To avoid bad information and major misunderstandings, you need a regular auditing process so you can identify those issues quickly and rectify them. Developing a process for rapid updates when your product changes is also a good idea.
While having one or more dedicated knowledge managers isn’t a bad idea, getting involvement and engagement across your whole team will make a big difference in your ability to keep data accurate and up to date. Make sure it’s easy for anyone to flag outdated information, suggest improvements, or make small updates on their own.
Establish processes to scale content
As your knowledge base grows, maintaining quality can become more and more challenging.
Here are some ways to set yourself up for success:
Streamline content creation with the help of AI. Features that help you draft content quickly can make it much easier to stay on top of updates.
Implement a review process. Make sure all (human and AI) content is proofread by a subject matter expert and verified for accuracy before publishing.
Have clear guidelines and templates for content creation. Both save time and ensure consistency.

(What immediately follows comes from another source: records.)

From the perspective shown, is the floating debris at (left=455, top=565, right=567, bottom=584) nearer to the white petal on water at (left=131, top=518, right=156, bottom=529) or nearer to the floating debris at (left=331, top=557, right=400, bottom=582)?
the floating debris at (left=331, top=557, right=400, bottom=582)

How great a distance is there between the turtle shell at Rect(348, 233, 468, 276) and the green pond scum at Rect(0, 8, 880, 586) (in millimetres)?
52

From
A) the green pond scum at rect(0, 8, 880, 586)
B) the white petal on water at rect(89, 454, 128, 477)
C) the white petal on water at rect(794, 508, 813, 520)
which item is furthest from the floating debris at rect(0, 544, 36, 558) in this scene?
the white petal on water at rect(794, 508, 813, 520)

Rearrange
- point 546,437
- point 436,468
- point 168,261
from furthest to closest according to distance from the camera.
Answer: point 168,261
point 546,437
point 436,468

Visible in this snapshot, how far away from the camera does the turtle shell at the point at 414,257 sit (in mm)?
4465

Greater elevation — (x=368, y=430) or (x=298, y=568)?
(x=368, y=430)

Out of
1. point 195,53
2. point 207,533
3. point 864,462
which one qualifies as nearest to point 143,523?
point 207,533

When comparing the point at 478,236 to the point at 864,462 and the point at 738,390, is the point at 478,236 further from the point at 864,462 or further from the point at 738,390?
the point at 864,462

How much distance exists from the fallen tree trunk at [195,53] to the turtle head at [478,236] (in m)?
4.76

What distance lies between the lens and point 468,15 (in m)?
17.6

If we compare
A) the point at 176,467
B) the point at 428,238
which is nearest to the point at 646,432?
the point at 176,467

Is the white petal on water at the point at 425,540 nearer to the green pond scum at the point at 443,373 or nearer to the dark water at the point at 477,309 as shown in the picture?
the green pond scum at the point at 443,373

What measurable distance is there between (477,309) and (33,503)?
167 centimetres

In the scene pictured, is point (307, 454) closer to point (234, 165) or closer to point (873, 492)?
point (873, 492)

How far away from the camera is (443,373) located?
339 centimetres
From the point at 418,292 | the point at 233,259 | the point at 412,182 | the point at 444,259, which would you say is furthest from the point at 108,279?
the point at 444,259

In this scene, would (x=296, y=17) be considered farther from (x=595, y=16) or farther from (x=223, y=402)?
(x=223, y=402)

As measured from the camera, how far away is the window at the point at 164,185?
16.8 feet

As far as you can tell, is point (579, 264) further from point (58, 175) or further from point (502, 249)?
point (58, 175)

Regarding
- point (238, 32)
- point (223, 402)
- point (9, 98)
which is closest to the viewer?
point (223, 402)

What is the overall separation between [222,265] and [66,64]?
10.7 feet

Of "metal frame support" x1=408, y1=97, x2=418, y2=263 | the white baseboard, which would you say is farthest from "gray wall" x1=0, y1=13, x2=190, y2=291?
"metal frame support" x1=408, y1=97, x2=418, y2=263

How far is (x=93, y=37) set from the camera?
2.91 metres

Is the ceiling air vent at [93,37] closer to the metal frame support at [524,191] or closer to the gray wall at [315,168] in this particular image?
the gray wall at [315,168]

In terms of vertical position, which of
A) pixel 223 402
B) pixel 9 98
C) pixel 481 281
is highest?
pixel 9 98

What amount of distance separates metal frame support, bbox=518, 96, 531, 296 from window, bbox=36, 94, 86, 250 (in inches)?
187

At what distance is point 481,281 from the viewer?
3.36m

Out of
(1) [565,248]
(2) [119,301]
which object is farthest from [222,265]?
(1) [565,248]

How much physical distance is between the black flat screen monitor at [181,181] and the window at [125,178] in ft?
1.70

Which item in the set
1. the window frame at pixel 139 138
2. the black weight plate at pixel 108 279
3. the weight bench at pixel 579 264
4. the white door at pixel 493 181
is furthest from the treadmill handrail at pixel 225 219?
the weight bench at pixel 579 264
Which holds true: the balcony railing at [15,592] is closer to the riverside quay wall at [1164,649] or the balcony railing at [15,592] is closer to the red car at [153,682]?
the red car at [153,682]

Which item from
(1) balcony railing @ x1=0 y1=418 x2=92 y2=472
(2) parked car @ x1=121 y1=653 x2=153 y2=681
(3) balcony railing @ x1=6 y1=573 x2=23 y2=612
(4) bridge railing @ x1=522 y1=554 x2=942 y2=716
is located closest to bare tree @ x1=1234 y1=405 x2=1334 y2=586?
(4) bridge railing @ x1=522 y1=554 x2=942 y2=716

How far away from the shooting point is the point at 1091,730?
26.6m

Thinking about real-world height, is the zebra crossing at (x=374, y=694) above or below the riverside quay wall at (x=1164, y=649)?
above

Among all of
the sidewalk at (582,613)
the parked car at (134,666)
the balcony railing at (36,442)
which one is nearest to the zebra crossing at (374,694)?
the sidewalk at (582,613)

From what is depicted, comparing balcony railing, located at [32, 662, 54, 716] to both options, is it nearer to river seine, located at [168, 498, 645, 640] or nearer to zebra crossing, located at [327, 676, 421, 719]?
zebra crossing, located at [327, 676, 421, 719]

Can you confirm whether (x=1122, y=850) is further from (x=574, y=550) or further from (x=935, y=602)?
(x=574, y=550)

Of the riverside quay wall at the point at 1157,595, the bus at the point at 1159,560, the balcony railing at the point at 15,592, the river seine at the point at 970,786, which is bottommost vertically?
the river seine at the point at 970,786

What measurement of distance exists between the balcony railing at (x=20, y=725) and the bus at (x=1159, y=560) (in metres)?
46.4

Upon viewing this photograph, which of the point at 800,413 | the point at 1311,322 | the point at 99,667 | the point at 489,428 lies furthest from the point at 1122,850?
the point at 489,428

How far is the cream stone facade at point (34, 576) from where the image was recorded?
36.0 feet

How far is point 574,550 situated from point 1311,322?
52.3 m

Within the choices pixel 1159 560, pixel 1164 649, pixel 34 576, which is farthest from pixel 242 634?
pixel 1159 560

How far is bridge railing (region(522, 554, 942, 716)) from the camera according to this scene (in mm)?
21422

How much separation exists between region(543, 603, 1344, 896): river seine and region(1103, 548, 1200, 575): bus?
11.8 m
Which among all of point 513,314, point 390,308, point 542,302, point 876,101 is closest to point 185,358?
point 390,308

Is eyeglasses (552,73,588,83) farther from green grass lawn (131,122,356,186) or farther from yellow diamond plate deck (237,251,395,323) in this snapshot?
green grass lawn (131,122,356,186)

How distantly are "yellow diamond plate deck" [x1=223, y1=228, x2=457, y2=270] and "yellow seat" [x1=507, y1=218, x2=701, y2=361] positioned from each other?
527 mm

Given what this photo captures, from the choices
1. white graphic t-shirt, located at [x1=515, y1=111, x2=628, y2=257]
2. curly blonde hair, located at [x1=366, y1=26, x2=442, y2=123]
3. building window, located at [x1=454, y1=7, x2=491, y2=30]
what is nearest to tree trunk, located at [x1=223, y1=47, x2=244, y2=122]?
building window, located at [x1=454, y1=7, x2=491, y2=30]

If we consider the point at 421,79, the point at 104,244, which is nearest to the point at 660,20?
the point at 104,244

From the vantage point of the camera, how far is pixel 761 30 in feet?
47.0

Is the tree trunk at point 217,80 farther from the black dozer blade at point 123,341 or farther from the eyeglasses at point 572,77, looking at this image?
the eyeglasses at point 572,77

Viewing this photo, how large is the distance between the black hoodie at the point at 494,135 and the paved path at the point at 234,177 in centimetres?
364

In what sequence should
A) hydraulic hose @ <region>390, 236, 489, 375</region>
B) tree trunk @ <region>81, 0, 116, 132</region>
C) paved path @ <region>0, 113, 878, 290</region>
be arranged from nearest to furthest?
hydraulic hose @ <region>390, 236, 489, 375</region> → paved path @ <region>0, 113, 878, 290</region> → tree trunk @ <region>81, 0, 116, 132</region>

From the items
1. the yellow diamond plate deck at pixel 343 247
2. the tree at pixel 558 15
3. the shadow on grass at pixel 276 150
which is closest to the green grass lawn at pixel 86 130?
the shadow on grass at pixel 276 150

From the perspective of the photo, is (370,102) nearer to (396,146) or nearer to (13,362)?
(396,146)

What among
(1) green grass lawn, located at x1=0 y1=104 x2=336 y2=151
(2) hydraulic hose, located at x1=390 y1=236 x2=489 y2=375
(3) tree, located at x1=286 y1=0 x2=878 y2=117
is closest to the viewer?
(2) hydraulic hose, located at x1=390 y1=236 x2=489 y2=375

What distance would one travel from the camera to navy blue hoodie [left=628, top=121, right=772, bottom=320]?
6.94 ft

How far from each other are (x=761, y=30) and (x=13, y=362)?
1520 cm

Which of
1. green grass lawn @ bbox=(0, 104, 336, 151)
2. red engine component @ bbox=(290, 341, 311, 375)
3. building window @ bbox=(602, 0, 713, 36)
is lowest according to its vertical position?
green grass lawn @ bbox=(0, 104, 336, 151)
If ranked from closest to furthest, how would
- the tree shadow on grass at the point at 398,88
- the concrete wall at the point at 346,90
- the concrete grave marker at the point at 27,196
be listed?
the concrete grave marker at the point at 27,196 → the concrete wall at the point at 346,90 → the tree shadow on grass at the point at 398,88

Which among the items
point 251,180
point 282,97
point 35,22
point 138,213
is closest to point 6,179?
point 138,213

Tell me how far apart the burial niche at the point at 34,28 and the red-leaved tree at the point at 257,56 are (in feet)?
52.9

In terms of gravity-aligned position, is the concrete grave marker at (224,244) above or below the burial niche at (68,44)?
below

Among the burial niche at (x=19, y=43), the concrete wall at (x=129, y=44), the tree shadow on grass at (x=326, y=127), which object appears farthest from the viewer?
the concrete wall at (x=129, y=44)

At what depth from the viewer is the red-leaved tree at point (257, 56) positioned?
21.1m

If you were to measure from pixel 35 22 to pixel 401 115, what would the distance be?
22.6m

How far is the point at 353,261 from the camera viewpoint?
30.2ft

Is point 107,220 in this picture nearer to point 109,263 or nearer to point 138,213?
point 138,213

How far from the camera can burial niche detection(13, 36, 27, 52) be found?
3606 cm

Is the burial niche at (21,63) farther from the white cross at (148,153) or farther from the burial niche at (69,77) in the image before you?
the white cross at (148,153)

Automate your auditing process where possible. Lean on search analytics and AI tech to identify content gaps, analyze usage patterns, and highlight out-of-date content for review.
Delivering quality self-service with AI
AI knowledge management can help businesses provide employees and customers with quick access to knowledge that leads to a better work and product experience, and it will undoubtedly continue to improve over the coming years.
However, while AI can dramatically improve how we deliver help content, it's important to remember that the true measure of our success isn't the sophistication of the AI tools we use. Success is measured by how effectively we help people solve their problems and achieve their goals.
Just remember, it’s OK to get there through human effort, AI effort, or a mixture of the two.